Layanan rapid test yang ada di Bandara Kualanamu, Deli Serdang, Sumatra Utara (Sumut) digerebek oleh Kepolisian Daerah (Polda) Sumut pada Selasa (27/4) sekitar pukul 15.45 WIB.
Penggerebekan yang dilakukan oleh Direktorat Reserse Kriminal Khusus (Dit Reskrimsus) Polda Sumut ini terkait adanya dugaan pemalsuan dokumen rapid test antigen di bandara tersebut.
Peristiwa ini juga telah dibenarkan oleh Pelaksana tugas (Plt) Senior Manager (SM) Bandara Kualanamu, Agoes Soepriyanto, melalui Humas Bandara Kualanamu, Ovi.
"Kejadiannya benar, lagi penyelidikan. Keterangan resminya besok (hari ini) akan diberikan oleh Pak Agoes," ucapnya.
Hasil dari penggerebekan ini, 5 petugas layanan rapid test tersebut diamankan petugas.
Melansir dari Liputan6.com, berikut kronologi lengkap penggerebekan tersebut.
Kronologi Penggerebekan
liputan6.com ©2021 Merdeka.com
Personel Polda Sumut melakukan penggerebekan dengan menyamar sebagai calon penumpang salah satu maskapai di Bandara Kualanamu dan hendak melakukan rapid test antigen.
Setelah mendaftar, personel Polda Sumut tersebut kemudian dipanggil petugas dan masuk ke ruang pemeriksaan untuk diambil sampel dengan dimasukkan alat rapid test antigen ke dalam kedua lubang hidung.

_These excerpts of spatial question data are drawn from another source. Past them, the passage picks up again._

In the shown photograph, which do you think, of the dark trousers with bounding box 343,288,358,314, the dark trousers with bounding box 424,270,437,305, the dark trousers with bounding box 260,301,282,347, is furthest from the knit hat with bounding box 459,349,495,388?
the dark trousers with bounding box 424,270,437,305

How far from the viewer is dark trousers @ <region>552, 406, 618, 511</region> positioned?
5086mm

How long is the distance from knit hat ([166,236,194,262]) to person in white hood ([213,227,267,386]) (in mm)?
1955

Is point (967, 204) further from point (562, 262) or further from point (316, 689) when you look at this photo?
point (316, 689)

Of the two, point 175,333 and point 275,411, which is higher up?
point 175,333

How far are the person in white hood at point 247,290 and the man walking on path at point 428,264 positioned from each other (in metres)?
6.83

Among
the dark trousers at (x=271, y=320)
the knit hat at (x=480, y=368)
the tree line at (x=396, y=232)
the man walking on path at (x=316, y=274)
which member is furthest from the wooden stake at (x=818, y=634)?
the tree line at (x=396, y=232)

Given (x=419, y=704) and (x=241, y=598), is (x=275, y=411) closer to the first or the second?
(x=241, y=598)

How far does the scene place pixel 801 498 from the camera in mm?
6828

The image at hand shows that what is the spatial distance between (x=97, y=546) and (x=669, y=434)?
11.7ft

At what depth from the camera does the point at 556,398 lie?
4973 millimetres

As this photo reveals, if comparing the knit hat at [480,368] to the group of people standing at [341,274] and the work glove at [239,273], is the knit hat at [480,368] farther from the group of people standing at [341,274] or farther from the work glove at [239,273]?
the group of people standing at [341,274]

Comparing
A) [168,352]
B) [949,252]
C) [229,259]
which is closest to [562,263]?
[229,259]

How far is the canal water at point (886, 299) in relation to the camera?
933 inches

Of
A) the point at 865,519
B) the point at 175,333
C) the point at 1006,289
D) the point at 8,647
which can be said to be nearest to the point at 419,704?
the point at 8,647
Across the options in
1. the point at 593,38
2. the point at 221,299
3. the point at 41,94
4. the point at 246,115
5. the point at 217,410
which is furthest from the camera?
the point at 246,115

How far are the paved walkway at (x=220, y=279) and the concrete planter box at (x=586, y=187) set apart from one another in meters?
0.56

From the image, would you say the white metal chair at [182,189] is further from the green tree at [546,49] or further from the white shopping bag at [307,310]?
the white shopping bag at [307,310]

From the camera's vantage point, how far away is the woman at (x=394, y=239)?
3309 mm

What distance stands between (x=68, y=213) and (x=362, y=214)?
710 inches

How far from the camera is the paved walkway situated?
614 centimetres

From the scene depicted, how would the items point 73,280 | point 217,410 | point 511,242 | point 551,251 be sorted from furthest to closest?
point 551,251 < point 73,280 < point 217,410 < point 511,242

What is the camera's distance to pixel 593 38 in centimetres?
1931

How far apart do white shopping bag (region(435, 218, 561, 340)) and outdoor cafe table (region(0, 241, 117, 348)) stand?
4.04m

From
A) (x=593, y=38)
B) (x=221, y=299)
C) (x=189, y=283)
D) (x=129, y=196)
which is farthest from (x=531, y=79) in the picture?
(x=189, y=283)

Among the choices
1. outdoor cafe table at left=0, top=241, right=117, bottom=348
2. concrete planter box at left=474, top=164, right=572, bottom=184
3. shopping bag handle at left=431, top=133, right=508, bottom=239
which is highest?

Personel tersebut kemudian menunggu hasil test di ruang tunggu. Sepuluh menit kemudian, hasil rapid test antigen keluar dan dinyatakan positif.
Terciduk Pakai Alat Bekas
Setelah itu, polisi pun langsung memeriksa seluruh isi ruangan laboratorium rapid test antigen dan mengumpulkan semua petugas.
Dari pemeriksaan di lokasi, personel Polda Sumut yang menyamar tadi mendapatkan barang bukti berupa ratusan alat yang dipakai untuk rapid test antigen sudah dalam keadaan bekas dan telah di daur ulang.

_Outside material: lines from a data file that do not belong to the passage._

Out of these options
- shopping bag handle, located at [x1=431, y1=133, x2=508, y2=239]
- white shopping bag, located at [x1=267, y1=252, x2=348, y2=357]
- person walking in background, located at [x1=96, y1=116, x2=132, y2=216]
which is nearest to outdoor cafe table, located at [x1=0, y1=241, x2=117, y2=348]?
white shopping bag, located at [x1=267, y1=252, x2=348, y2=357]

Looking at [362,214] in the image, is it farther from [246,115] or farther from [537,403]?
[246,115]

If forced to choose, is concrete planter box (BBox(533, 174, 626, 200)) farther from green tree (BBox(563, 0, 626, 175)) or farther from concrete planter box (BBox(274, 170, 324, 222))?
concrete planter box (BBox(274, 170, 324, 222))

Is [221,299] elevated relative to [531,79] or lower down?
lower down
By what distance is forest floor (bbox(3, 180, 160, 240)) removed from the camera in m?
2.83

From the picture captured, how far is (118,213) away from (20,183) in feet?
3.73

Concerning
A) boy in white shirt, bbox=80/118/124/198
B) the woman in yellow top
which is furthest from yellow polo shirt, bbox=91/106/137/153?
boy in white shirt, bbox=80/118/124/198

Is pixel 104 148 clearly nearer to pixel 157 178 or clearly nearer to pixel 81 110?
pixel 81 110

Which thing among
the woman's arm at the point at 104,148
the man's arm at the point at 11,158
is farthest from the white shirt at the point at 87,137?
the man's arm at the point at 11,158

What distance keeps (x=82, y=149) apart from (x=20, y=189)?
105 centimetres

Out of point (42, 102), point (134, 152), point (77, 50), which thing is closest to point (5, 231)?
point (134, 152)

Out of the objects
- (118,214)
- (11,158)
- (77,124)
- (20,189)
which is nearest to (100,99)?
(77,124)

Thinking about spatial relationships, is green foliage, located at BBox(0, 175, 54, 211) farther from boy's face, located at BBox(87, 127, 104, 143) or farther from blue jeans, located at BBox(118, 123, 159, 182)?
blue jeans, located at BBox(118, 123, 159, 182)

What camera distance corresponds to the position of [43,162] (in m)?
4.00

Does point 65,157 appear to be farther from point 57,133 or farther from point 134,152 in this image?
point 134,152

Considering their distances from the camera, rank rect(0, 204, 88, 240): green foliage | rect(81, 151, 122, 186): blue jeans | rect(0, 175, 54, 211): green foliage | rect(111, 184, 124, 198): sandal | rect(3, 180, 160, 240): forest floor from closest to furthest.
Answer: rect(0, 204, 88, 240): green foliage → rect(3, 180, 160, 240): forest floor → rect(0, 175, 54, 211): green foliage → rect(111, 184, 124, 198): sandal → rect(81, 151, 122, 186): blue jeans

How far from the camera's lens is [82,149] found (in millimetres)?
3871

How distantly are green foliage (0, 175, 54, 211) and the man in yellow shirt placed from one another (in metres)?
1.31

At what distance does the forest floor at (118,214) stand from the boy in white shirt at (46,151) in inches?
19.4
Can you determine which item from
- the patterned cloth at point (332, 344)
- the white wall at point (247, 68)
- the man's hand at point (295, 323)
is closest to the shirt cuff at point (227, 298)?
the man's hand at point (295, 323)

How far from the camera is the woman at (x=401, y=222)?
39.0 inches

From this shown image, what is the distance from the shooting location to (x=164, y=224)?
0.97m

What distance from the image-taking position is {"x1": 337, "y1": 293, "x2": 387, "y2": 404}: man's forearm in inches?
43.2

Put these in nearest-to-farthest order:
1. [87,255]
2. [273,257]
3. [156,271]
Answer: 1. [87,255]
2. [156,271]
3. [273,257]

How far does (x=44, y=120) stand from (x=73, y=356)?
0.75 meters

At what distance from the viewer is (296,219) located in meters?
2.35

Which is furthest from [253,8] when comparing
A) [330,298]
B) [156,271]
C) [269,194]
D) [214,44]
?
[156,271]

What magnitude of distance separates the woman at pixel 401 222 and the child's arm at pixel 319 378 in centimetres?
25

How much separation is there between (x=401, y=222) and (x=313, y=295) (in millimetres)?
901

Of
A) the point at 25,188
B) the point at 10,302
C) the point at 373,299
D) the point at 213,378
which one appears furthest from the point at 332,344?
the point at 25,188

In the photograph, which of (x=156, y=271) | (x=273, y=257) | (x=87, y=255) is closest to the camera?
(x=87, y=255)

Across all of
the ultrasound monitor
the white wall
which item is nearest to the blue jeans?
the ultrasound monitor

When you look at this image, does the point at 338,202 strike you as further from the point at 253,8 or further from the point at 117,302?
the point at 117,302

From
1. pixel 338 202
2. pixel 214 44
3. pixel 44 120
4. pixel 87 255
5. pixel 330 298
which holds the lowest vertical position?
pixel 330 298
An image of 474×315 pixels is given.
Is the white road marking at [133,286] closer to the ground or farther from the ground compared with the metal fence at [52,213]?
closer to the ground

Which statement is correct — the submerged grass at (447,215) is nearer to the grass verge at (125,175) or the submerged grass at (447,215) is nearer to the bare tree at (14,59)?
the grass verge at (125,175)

Menurut keterangan petugas rapid test, Ia mengaku kalau alat yang digunakan itu sebelumnya dicuci dan dibersihkan kembali. Lalu dimasukkan ke dalam bungkus kemasan untuk digunakan pada pemeriksaan orang berikutnya.

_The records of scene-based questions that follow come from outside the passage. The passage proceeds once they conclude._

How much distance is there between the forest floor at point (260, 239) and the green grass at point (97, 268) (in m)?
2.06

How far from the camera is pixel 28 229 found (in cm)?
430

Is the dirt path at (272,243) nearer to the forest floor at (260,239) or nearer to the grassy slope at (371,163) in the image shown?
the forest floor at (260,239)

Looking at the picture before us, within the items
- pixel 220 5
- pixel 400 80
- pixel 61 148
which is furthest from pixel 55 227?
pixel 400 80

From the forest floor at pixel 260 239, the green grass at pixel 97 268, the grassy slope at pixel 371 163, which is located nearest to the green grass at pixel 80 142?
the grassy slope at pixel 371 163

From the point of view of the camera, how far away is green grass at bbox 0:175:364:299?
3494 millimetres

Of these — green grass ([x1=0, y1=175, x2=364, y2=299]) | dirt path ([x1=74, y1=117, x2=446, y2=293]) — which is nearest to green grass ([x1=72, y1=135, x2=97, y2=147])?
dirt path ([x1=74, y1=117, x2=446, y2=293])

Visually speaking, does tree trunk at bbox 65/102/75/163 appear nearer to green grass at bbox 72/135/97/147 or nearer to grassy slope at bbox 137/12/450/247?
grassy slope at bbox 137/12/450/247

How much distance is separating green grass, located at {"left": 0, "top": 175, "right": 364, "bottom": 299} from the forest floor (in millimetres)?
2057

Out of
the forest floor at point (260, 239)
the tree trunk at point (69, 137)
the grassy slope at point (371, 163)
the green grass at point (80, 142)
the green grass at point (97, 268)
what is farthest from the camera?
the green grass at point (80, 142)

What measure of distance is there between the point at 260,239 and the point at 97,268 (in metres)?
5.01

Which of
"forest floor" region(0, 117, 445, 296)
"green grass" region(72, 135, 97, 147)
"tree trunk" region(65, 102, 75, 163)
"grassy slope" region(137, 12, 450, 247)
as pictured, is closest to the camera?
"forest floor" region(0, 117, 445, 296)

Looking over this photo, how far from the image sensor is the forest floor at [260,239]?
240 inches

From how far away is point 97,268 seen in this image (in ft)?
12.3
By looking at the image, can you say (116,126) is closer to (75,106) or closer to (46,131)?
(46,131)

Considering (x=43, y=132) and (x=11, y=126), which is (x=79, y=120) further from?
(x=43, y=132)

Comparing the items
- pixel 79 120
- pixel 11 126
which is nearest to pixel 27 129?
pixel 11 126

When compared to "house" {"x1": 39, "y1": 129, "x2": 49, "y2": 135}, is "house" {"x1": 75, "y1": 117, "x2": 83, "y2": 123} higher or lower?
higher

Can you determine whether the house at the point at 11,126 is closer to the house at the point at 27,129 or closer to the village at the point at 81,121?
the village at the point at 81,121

5 Petugas Rapid Test Diamankan Polisi
Atas temuan tersebut, 5 petugas layanan rapid test, yakni 4 orang petugas laboratorium rapid test, dan 1 orang kasir dari lantai M Bandara Kualanamu diamankan petugas kepolisian. Masing-masing berinisial RN, AD, AT, EK, dan EI.
Polisi juga menyita barang bukti dari lokasi kejadian, berupa komputer 2 unit, mesin printer 2 unit, uang kertas, ratusan alat rapid test bekas dalam kemasan, dan ratusan alat pengambil sampel rapid test antigen yang masih belum digunakan.